**Consigne 1**
Dans les données, reprenez les lignes situées entre celle qui contient « As observable in » et la fin des données, incluses, en substituant « lens » à « camera » sans rien modifier d'autre.

:: Texte extrait

L'Echo de la Fabrique : 5 août 1832 - Numéro 41

AU RÉDACTEUR.

Lyon, le 31 juillet 1832.

Monsieur,

J’ai lu dans vos derniers nos deux articles sur la liberté de la défense devant le conseil des prud’hommes ; dans l’intérêt même des ouvriers, j’ose compter sur votre impartialité, pour vouloir bien insérer dans votre prochain n° les réflexions suivantes, vous déclarant d’avance, qu’elles ne me sont point dictées par un esprit d’opposition contre votre journal, ni contre M. Charnier, que je n’ai pas l’honneur de connaître, et dont je respecte les intentions.

Agréez, monsieur, les salutations distinguées de votre dévoué serviteur.

D.....

Ancien membre du conseil.

::::
:: Données fournies

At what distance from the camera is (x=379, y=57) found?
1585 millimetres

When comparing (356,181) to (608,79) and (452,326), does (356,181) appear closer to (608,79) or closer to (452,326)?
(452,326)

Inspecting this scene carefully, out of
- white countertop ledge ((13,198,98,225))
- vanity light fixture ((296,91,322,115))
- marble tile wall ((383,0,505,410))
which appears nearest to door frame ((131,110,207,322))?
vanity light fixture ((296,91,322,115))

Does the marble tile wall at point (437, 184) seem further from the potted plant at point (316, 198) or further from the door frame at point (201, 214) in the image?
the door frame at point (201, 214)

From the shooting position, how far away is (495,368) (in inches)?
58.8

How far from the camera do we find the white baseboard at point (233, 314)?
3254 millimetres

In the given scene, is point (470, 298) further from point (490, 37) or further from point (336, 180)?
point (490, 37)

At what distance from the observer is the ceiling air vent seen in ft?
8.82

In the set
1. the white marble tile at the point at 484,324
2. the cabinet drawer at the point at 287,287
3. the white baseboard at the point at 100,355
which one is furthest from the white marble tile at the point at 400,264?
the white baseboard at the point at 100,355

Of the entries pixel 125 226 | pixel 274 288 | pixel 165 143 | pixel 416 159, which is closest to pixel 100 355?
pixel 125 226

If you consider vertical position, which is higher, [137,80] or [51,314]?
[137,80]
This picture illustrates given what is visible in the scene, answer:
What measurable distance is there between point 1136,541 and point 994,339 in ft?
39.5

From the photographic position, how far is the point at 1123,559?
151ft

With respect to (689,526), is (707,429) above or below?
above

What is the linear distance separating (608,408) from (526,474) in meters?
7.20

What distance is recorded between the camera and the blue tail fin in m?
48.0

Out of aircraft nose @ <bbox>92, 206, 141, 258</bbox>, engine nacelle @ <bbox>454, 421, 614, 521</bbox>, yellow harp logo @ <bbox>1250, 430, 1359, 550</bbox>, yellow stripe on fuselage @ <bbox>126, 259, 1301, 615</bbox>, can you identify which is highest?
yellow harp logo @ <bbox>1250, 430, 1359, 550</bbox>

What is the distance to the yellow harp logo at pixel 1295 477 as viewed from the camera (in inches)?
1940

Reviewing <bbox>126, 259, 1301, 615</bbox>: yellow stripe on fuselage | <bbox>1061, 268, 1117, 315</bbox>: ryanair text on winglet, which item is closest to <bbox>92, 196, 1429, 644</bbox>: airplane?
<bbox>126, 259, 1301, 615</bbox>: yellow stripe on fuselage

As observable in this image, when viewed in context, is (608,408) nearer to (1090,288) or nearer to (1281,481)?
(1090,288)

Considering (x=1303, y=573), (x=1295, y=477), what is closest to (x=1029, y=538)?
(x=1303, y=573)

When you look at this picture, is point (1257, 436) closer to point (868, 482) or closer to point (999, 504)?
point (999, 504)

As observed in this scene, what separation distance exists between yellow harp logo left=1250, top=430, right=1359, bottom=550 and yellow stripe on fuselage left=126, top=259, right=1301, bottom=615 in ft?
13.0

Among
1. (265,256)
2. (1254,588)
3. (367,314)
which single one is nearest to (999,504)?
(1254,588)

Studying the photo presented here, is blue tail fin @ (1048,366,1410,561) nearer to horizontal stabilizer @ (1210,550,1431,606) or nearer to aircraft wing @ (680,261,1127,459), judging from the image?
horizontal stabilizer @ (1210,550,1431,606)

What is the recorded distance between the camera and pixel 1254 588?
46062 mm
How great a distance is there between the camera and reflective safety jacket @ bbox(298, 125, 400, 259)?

::::

**Consigne 2**
Poursuivez la lettre au rédacteur sur la liberté de la défense devant le conseil des prud'hommes à partir de l'endroit où elle s'arrête.

**Réponse rédigée 1**
As observable in this image, when viewed in context, is (608,408) nearer to (1090,288) or nearer to (1281,481)?
(1090,288)

Considering (x=1303, y=573), (x=1295, y=477), what is closest to (x=1029, y=538)?
(x=1303, y=573)

When you look at this picture, is point (1257, 436) closer to point (868, 482) or closer to point (999, 504)?
point (999, 504)

As observed in this scene, what separation distance exists between yellow harp logo left=1250, top=430, right=1359, bottom=550 and yellow stripe on fuselage left=126, top=259, right=1301, bottom=615 in ft?
13.0

Among
1. (265,256)
2. (1254,588)
3. (367,314)
which single one is nearest to (999,504)?
(1254,588)

Studying the photo presented here, is blue tail fin @ (1048,366,1410,561) nearer to horizontal stabilizer @ (1210,550,1431,606) or nearer to aircraft wing @ (680,261,1127,459), judging from the image?
horizontal stabilizer @ (1210,550,1431,606)

What is the recorded distance between the lens and pixel 1254 588?
46062 mm
How great a distance is there between the lens and reflective safety jacket @ bbox(298, 125, 400, 259)?

**Réponse rédigée 2**
Avant la création des conseils de prud’hommes, le nombre infini de causes portées aujourd’hui devant ce conseil étaient soumises aux tribunaux de commerce et aux juges de paix, qui ne pouvaient les juger sciemment, attendu qu’ils ne possédaient pas les connaissances spéciales, qu’il faut avoir sur ce genre d’affaires. Il fallait donc que les ouvriers, comme les fabricans, pour la moindre difficulté, aient recours à des gens d’affaires, pour plaider leurs causes devant des juges auxquels il fallait traduire la langue usitée dans nos fabriques et leur en expliquer les usages ; il s’en suivait beaucoup de dépenses, et une grande perte de temps ; le plus souvent, le malheureux ouvrier qui ne pouvait faire ces sacrifices abandonnait ses droits et renonçait à poursuivre la mauvaise foi de celui qui l’avait trompé.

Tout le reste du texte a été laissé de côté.